§ THE PROBLEM
Pull out, word for word, the part of the Papers, Please thread starting with "You've been posted" and going on through "for your family.".

Papers, Please: The 'boring' game that became a smash hit - ColinWright
http://www.bbc.co.uk/news/technology-26527109
======
NamTaf
As the article is more about the developer and his story rather than the game
itself, the premise of the game isn't quite captured in the article.

Specifically, the tension comes from the fact that you are in some fictional
former soviet state, which just opened up a border security crossing again.
You've been posted to man it, and now live with your family in a government
housing estate. You have a finite amount of time to process people through the
security gate each 'day' and you're paid based on how many people you get
through, with fines for incorrect processing (which of course gets harder and
more convoluted as the game goes on).

At the end of each day, your income and expenses (for rent, food, electricity,
medicine for your son/wife/elderly parents as needed) are shown. The tension
comes from rushing to process enough people to ensure you don't have to go
without food, or turn off electricity, or not medicate your family. However,
if you make too many mistakes by rushing, you get fined too much and you don't
get to care for your family.

§ GIVEN DATA
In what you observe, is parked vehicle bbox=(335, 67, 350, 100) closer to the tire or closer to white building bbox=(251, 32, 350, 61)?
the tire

§ RESPONSE TO THE TASK
You've been posted to man it, and now live with your family in a government
housing estate. You have a finite amount of time to process people through the
security gate each 'day' and you're paid based on how many people you get
through, with fines for incorrect processing (which of course gets harder and
more convoluted as the game goes on).

At the end of each day, your income and expenses (for rent, food, electricity,
medicine for your son/wife/elderly parents as needed) are shown. The tension
comes from rushing to process enough people to ensure you don't have to go
without food, or turn off electricity, or not medicate your family. However,
if you make too many mistakes by rushing, you get fined too much and you don't
get to care for your family.